++++ Texto del documento ++++

Por esta época, o sea cercano ya a los treinta años de edad, Saint Martin era ya muy bien recibido en el gran mundo. Se le describe como dueño de una figura expresiva y noble gesto, lleno de distinción y reserva. Su porte anunciaba a la vez el deseo de agradar y el de dar algo. Bien pronto fue muy conocido y buscado en todas partes con gran interés.
Le tocaba actuar en el seno de una sociedad muy mezclada, poco seria y mundana, en la que el rol a desempeñar fue considerable desde el principio.
Nacido en el mundo y amándolo, siempre alegre y espiritual cuando le convenía serlo y habitualmente teósofo grave y humilde con apariencia de inspirado, él gozaba de toda la deferencia que semejante actitud otorga en la sociedad femenina.
Su doctrina, completamente opuesta a la filosofía superficial que reinaba en aquellos días, era justamente la llamada a golpear en los espíritus preparados a oír la gran verdad.

++++

Tareas propuestas:
a – Condensa en dos oraciones el párrafo del texto sobre Saint Martin que empieza con «Por esta época». Conserva sus datos principales.
b – Devuelve sin ningún cambio el fragmento del texto sobre Saint Martin que va desde "Le tocaba actuar" hasta "la sociedad femenina.", incluido este último.

++++ Datos proporcionados ++++

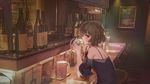  alcohol bangs bar bare_shoulders beer beer_mug blue_eyes bottle brown_hair chair counter cup dress drinking drinking_glass elbows_on_table eyebrows_visible_through_hair from_side holding holding_cup idolmaster idolmaster_cinderella_girls indoors looking_at_viewer looking_back menu mole mole_under_eye off-shoulder_dress off_shoulder pitcher profile revision roki_(0214278) short_hair short_sleeves sitting solo takagaki_kaede teapot wine_bottle 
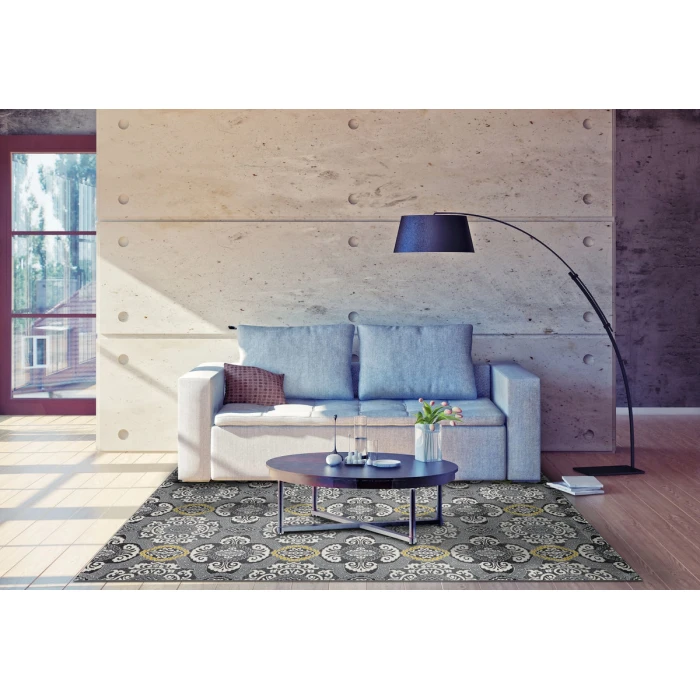 Feizy Bleecker Bohemian & Eclectic Damask, Ivory/Gray/Yellow, 10' x 13'-2" Area Rug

++++

Soluciones:
a – Cerca de los treinta años, Saint Martin ya era muy bien recibido en el gran mundo. Tenía figura expresiva y gesto noble, lleno de distinción y reserva, y su porte mostraba el deseo de agradar y de dar algo, por lo que pronto fue conocido y buscado en todas partes con gran interés.

b –
Le tocaba actuar en el seno de una sociedad muy mezclada, poco seria y mundana, en la que el rol a desempeñar fue considerable desde el principio.
Nacido en el mundo y amándolo, siempre alegre y espiritual cuando le convenía serlo y habitualmente teósofo grave y humilde con apariencia de inspirado, él gozaba de toda la deferencia que semejante actitud otorga en la sociedad femenina.